Reproduce the following lines word for word, omitting the pictures.

[Records of questions about scenes]
----------
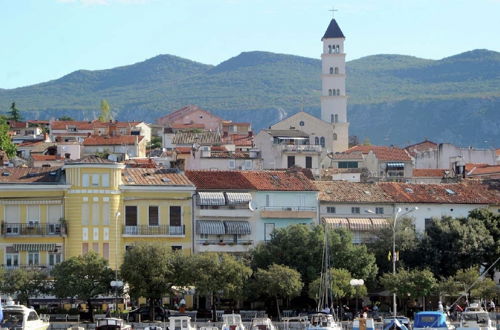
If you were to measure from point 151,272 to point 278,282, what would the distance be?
6.85 m

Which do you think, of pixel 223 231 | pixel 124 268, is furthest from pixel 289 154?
pixel 124 268

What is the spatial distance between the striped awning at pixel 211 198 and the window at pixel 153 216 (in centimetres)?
264

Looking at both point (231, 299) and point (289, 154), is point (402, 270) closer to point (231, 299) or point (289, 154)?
point (231, 299)

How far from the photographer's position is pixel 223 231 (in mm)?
85938

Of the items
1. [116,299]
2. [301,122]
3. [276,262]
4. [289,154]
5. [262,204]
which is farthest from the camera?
[301,122]

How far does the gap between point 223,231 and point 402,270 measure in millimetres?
11252

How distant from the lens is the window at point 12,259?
82.4 metres

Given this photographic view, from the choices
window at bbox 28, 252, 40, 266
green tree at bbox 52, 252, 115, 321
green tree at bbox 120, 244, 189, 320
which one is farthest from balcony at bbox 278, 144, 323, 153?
green tree at bbox 52, 252, 115, 321

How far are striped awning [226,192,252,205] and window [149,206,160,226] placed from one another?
4477mm

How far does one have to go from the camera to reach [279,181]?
297 feet

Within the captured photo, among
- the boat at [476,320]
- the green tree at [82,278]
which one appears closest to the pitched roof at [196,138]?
the green tree at [82,278]

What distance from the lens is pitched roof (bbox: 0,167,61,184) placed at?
8388cm

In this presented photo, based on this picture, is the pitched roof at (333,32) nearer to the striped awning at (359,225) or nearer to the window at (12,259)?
the striped awning at (359,225)

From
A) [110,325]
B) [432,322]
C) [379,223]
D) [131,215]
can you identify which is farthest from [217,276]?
[432,322]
----------
Answer to this problem |
If you were to measure from point 151,272 to point 278,282, what would the distance be?
6.85 m

Which do you think, of pixel 223 231 | pixel 124 268, is furthest from pixel 289 154?
pixel 124 268

What is the spatial distance between the striped awning at pixel 211 198 and the window at pixel 153 216 (in centimetres)?
264

Looking at both point (231, 299) and point (289, 154), is point (402, 270) closer to point (231, 299) or point (289, 154)?
point (231, 299)

How far from the photographer's position is pixel 223 231 (in mm)?
85938

Of the items
1. [116,299]
2. [301,122]
3. [276,262]
4. [289,154]
5. [262,204]
which is farthest from the camera?
[301,122]

How far does the gap between point 223,231 and point 402,270 measure in millimetres?
11252

How distant from the lens is the window at point 12,259?
82.4 metres

Given this photographic view, from the choices
window at bbox 28, 252, 40, 266
green tree at bbox 52, 252, 115, 321
green tree at bbox 120, 244, 189, 320
which one is farthest from balcony at bbox 278, 144, 323, 153?
green tree at bbox 52, 252, 115, 321

How far are striped awning [226,192,252,205] and window [149,206,160,226] placed from one another?
4477mm

How far does one have to go from the camera to reach [279,181]?
297 feet

Within the captured photo, among
- the boat at [476,320]
- the green tree at [82,278]
which one appears closest to the pitched roof at [196,138]?
the green tree at [82,278]

What distance from the lens is pitched roof (bbox: 0,167,61,184) placed at?
8388cm

In this presented photo, based on this picture, is the pitched roof at (333,32) nearer to the striped awning at (359,225) or nearer to the window at (12,259)?
the striped awning at (359,225)

From
A) [110,325]
B) [432,322]
C) [379,223]
D) [131,215]
can you identify which is farthest from [217,276]?
[432,322]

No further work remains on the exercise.